Blaine Hunt

Personal information
- Nationality: British
- Born: 18 December 1988 (age 37)

Sport
- Sport: Para-cycling
- Disability class: C5

Medal record
Men's para-cycling
Representing Great Britain
Paralympic Games
| Silver medal – second place | 2024 Paris | Time trial C4–5 |
Track World Championships
| Gold medal – first place | 2022 Saint-Quentin-en-Yvelines | Time trial C5 |
| Gold medal – first place | 2023 Glasgow | Time trial C5 |
| Gold medal – first place | 2024 Rio de Janeiro | Time trial C5 |
| Silver medal – second place | 2019 Apeldoorn | Time trial C5 |
| Silver medal – second place | 2024 Rio de Janeiro | Mixed team sprint C1–5 |
| Silver medal – second place | 2025 Rio de Janeiro | Time trial C5 |
| Bronze medal – third place | 2018 Rio de Janeiro | Time trial C5 |
| Bronze medal – third place | 2024 Rio de Janeiro | Omnium C5 |

= Blaine Hunt =

British para-cyclist

Blaine Hunt (born 18 December 1988) is a British para-cyclist, who won silver in the time trial C4–5 at the 2024 Summer Paralympics in Paris.

==Early life==
Following a rugby injury at the age of 15, Hunt required reconstructive surgery. During surgery the drill jig slipped and severed his popliteal artery. Following 2 blood transfusions and 8 hours of surgery Blaine developed compartment syndrome. There is a small window of opportunity to perform a fasciotomy when a patient develops compartment syndrome. Unfortunately Blaine was left untreated for some time. This led to nerve damage and muscle wastage in his lower right leg.

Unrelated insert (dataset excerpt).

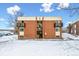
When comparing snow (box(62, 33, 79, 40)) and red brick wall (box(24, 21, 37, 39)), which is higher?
red brick wall (box(24, 21, 37, 39))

Blaine has limited range of motion in his ankle joint, lack of sensation in his lower right leg, poor venous return, 0% function in his peroneal nerve amongst other issues which make him eligible for para sport.

==Cycling career==
Blaine Hunt is the current World Record holder for the C5 flying 200 m, the national record holder for the C5 1 km time trial, and the national record holder for the C5 4 km individual pursuit.